◆ PROBLEM STATEMENT:
From the first line to the last, copy the data exactly and drop the pictures.

◆ DATA EXTRACTS:

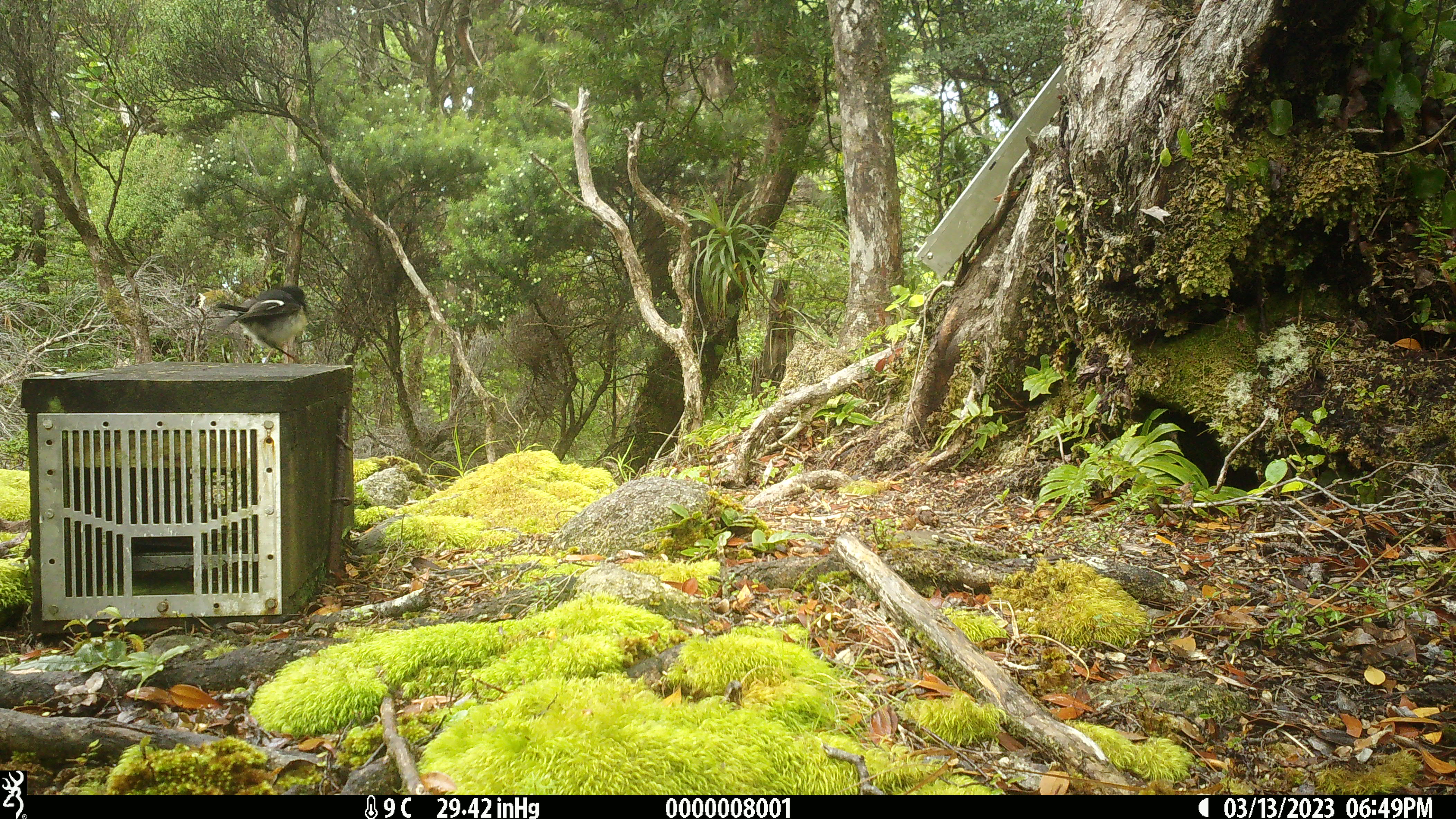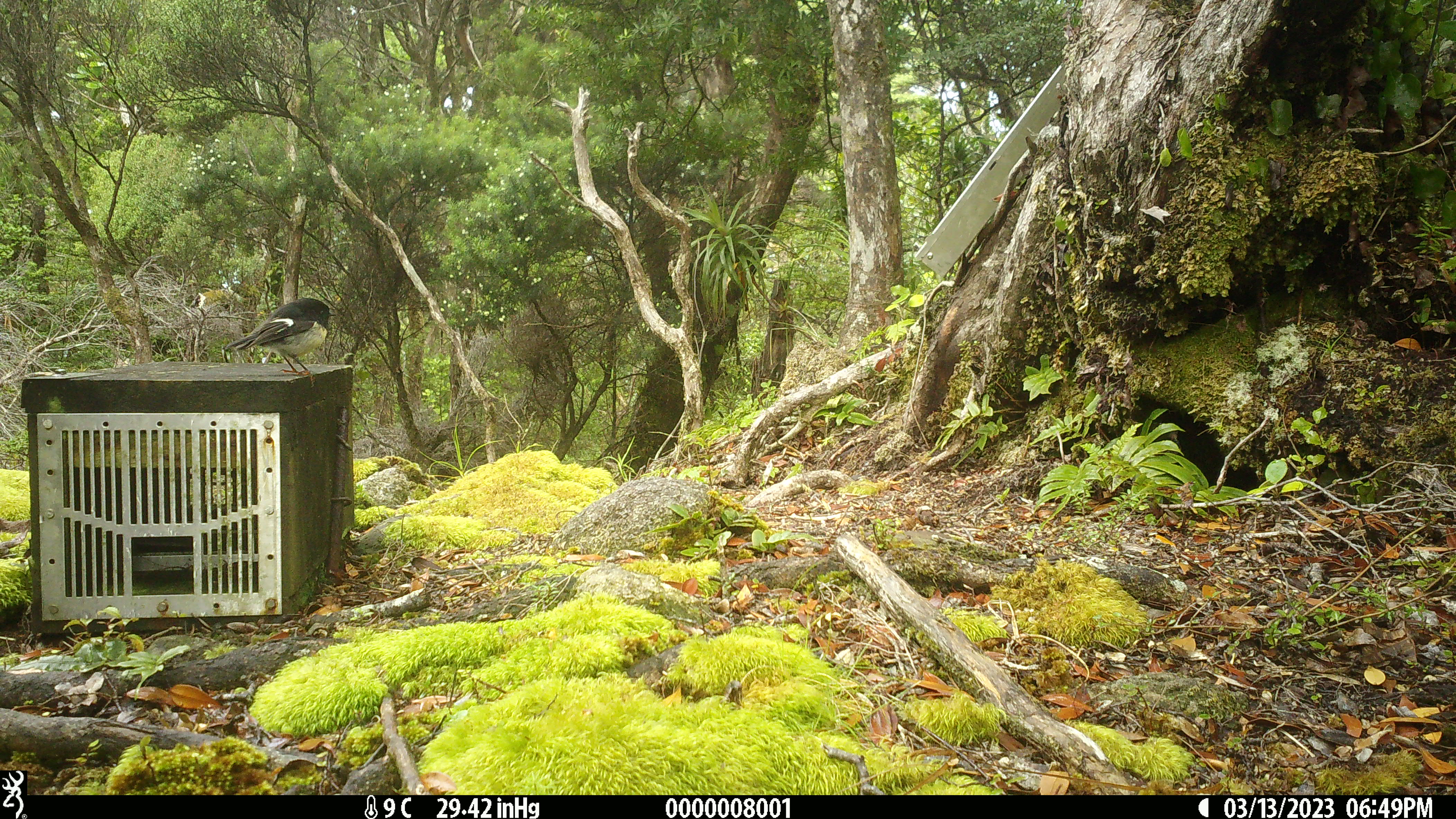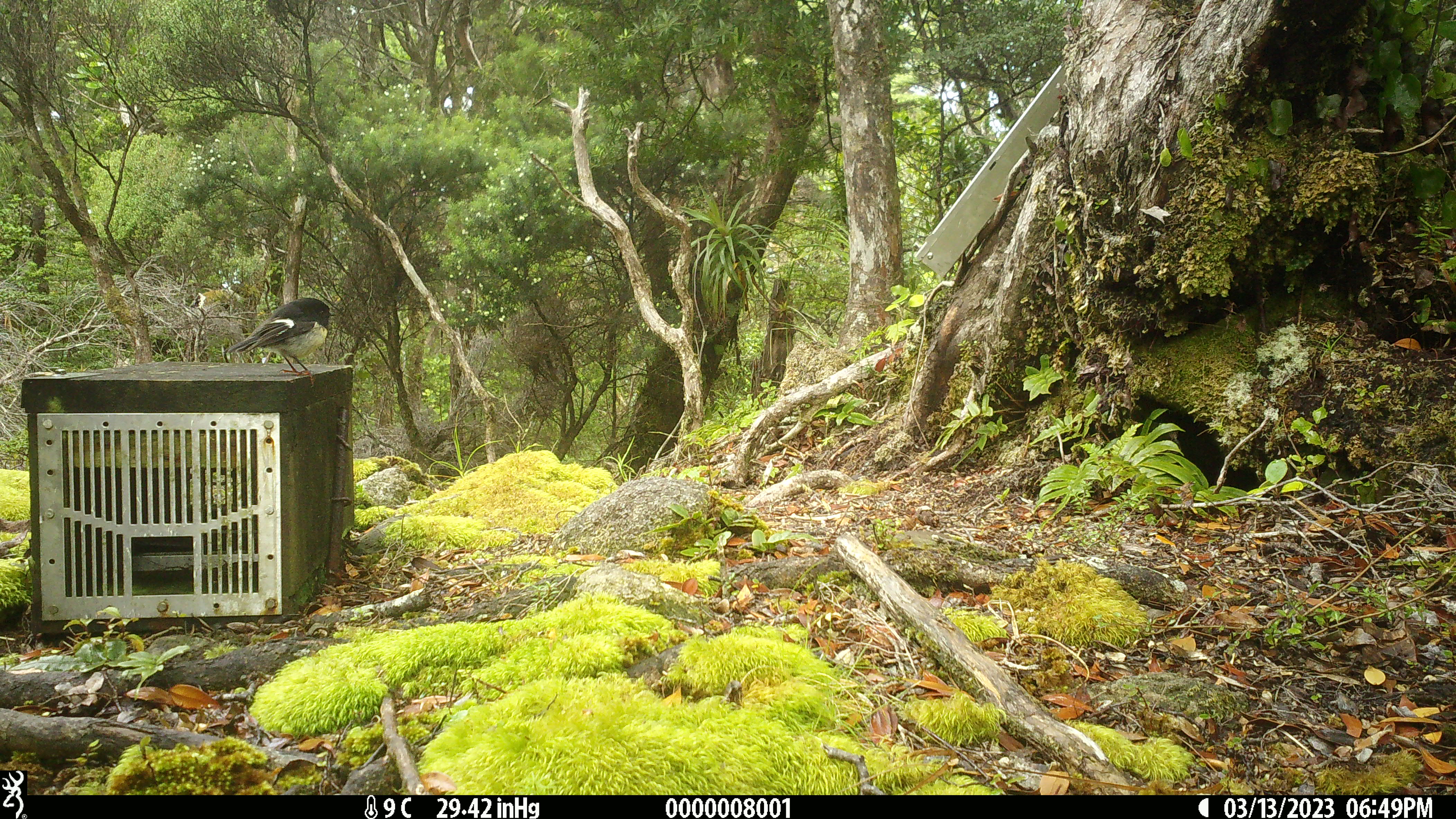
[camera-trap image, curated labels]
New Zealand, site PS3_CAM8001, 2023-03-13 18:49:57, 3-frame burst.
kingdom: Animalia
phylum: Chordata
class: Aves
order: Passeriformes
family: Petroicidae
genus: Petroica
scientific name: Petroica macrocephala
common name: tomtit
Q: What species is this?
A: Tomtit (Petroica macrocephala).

◆ EXPECTED ANSWER:
[camera-trap image, curated labels]
New Zealand, site PS3_CAM8001, 2023-03-13 18:49:57, 3-frame burst.
kingdom: Animalia
phylum: Chordata
class: Aves
order: Passeriformes
family: Petroicidae
genus: Petroica
scientific name: Petroica macrocephala
common name: tomtit
Q: What species is this?
A: Tomtit (Petroica macrocephala).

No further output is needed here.